[[ TEXT SHOWN open ]]

Re: Bye bye victory dancing

PostPosted: Saturday, 9th July 2011, 22:28
by galehar
Bim wrote:Firstly, I really think that the ON/LEAK/OFF (or whatever we want to call it) is a really good solution.

Here is a detailed explanation of why I don't think it is. It would be giving the player a tool to work around a fundamental design problem. I'd rather fix it.

Meanwhile, I have pushed the focus skill feature, and you can select several skills as focus. Which means you can select most of them a focus and keep a few ones at normal for a similar effect to "leak". If you have to use this often, I'd like to hear about it. Which skills train to fast for you and what is your playstyle and spell list.

Re: Bye bye victory dancing

PostPosted: Saturday, 9th July 2011, 22:31
by ElectricAlbatross
One complaint I have about the new system is the inability to turn level 0 skills off. When I start a Skald and want to focus on Spellcasting, I can turn off all the other skills and get its percentage to about 98% initially, but whenever I cast a spell the percentages leak to secondary skills such as Tloc or Ice. This had me reluctant to use any spells at all in order to keep all of my experience going to Spellcasting. It's probably not a big deal to train Spellcasting at 75% instead of 98% and gain that next level a bit later, but the lack of control still caused a little "ugh" moment for me.

[[ TEXT SHOWN closed ]]

*TASKS AND EXERCISES*:
[1] In the forum thread, what percentage does ElectricAlbatross say Spellcasting can initially reach when starting a Skald?
[2] Output the forum thread word for word from "PostPosted: Saturday, 9th July 2011, 22:28" to "and spell list.".
[3] Pick up the forum thread about the game's skill training system after its last sentence and keep writing.
These items have nothing to do with the forum thread.

[[ LISTED RECORDS open ]]

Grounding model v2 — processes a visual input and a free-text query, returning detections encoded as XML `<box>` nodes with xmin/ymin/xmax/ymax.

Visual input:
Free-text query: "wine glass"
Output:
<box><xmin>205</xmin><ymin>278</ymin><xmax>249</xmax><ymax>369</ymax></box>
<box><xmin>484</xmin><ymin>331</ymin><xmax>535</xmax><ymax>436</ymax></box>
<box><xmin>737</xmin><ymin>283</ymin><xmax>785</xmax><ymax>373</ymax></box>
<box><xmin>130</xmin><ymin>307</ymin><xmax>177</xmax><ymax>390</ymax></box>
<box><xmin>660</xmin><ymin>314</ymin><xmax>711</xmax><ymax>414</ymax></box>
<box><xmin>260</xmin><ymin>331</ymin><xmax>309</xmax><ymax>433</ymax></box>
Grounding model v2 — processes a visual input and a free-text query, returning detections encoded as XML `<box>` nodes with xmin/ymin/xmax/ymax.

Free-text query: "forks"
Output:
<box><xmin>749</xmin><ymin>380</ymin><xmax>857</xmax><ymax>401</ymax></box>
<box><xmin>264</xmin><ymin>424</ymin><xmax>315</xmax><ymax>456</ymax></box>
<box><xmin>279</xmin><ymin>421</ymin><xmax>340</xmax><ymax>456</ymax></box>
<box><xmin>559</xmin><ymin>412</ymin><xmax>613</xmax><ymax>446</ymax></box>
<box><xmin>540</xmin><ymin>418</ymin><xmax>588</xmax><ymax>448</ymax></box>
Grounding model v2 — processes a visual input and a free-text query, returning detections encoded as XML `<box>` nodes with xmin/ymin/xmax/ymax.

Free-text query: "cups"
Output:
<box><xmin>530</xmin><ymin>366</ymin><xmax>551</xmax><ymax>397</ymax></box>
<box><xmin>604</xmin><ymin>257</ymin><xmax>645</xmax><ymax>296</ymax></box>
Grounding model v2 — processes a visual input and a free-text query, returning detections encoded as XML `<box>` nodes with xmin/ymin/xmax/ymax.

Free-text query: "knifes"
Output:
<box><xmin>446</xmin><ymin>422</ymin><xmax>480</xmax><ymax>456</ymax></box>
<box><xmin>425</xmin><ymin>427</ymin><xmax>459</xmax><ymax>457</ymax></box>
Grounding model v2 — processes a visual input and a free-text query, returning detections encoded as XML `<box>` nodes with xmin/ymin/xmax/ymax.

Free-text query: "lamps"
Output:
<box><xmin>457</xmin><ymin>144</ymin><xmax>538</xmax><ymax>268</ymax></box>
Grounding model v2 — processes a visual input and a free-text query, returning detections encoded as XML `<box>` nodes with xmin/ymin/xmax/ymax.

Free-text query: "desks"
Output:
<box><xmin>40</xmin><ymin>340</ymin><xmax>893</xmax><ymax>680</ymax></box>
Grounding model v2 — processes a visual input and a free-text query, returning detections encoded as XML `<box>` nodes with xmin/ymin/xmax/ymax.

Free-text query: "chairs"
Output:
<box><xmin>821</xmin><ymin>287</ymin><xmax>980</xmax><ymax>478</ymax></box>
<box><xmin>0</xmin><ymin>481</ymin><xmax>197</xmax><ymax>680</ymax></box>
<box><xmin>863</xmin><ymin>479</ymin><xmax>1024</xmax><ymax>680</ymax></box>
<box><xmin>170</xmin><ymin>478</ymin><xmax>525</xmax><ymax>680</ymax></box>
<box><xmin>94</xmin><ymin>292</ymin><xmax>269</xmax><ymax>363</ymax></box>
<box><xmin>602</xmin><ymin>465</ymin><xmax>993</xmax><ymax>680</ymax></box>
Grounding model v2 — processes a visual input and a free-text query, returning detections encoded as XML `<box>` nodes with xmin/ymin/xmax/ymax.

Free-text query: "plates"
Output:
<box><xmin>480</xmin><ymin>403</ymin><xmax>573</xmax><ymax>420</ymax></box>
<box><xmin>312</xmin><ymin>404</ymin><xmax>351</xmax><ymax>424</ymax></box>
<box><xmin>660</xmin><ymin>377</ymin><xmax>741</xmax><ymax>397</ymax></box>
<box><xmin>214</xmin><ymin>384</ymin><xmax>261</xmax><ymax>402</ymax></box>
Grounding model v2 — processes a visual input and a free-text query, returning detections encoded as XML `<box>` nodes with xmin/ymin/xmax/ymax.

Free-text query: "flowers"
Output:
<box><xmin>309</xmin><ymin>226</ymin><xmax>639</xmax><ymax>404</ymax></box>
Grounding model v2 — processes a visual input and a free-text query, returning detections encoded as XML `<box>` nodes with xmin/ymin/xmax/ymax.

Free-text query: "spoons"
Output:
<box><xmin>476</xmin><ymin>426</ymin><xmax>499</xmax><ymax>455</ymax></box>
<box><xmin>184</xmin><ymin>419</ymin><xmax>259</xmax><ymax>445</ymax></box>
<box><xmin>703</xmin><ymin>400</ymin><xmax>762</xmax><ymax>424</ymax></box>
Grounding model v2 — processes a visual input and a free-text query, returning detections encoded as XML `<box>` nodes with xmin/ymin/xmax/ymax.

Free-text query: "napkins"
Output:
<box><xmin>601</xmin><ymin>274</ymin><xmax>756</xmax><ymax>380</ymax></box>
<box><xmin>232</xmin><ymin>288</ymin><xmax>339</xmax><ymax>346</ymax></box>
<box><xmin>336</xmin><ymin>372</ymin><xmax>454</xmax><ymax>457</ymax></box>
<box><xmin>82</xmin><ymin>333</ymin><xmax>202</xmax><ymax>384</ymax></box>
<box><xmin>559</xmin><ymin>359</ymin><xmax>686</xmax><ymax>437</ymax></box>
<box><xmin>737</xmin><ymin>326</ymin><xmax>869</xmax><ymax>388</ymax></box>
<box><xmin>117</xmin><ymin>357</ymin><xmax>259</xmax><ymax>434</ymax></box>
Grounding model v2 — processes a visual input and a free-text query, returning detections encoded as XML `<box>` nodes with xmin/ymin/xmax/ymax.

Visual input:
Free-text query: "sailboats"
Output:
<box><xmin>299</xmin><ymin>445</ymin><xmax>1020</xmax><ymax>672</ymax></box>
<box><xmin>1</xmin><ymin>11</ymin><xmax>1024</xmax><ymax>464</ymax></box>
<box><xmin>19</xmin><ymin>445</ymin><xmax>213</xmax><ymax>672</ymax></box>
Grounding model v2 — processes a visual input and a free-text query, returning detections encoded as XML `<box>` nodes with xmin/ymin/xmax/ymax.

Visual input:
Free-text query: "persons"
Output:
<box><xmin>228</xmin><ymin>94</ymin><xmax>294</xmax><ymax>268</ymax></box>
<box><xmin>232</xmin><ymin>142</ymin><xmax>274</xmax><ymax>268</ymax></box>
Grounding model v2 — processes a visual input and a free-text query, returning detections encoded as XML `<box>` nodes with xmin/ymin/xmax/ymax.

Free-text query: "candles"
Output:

[[ LISTED RECORDS closed ]]

*ANSWERS PER TASK*:
[1] About 98%.

[2]
PostPosted: Saturday, 9th July 2011, 22:28
by galehar
Bim wrote:Firstly, I really think that the ON/LEAK/OFF (or whatever we want to call it) is a really good solution.

Here is a detailed explanation of why I don't think it is. It would be giving the player a tool to work around a fundamental design problem. I'd rather fix it.

Meanwhile, I have pushed the focus skill feature, and you can select several skills as focus. Which means you can select most of them a focus and keep a few ones at normal for a similar effect to "leak". If you have to use this often, I'd like to hear about it. Which skills train to fast for you and what is your playstyle and spell list.

[3]
The problem is that in Manual mode, all selected skills get equal percentages but the percentages of unknown skills are still determined by the Auto mode system, which is arbitrary and inconsistent as well as confusing. Manual mode is for having direct control of where your experience goes, so I suggest setting unknown skills to 0% training in Manual Mode. To gain the first level in a skill you're going to be pre-VDing using the Auto mode system, anyway.

An alternate, cleaner solution is to allow switching level-0 skills on and off in Manual, but I empathize with arguments that characters should be required to have the means of using a skill before gaining it, so I'll push for my other solution above.

Re: Bye bye victory dancing

PostPosted: Saturday, 9th July 2011, 22:40
by galehar
ElectricAlbatross wrote:One complaint I have about the new system is the inability to turn level 0 skills off.

And how is that new? It's been like that since forever.

ElectricAlbatross wrote:It's probably not a big deal to train Spellcasting at 75% instead of 98% and gain that next level a bit later

Indeed. First level is very cheap, it won't cripple your character.

ElectricAlbatross wrote:I suggest setting unknown skills to 0% training in Manual Mode. To gain the first level in a skill you're going to be pre-VDing using the Auto mode system, anyway.

It means you couldn't learn new skills in manual mode, this isn't good. I'm not sure what your second comment means since you can do the exact same thing in manual mode. Basically, unknown skills ignore mode, they behave exactly the same.

Re: Bye bye victory dancing

PostPosted: Sunday, 10th July 2011, 04:29
by LunarHarp
Galehar wrote:No, this intended. Again, I'm trying to avoid creating pre-battle dance effects. If you want to gain spellcasting, just read the scrolls you find whenever you like. You don't need to hoard them and read them all at once as soon as you've spotted a sleeping ogre.


I missed this the first time reading this through. I take back my comment about wanting to see the weights for the unknown skills. This makes knowing that pretty irrelevant.

Does boxing plants still help get fighting or weapon skills to level 1?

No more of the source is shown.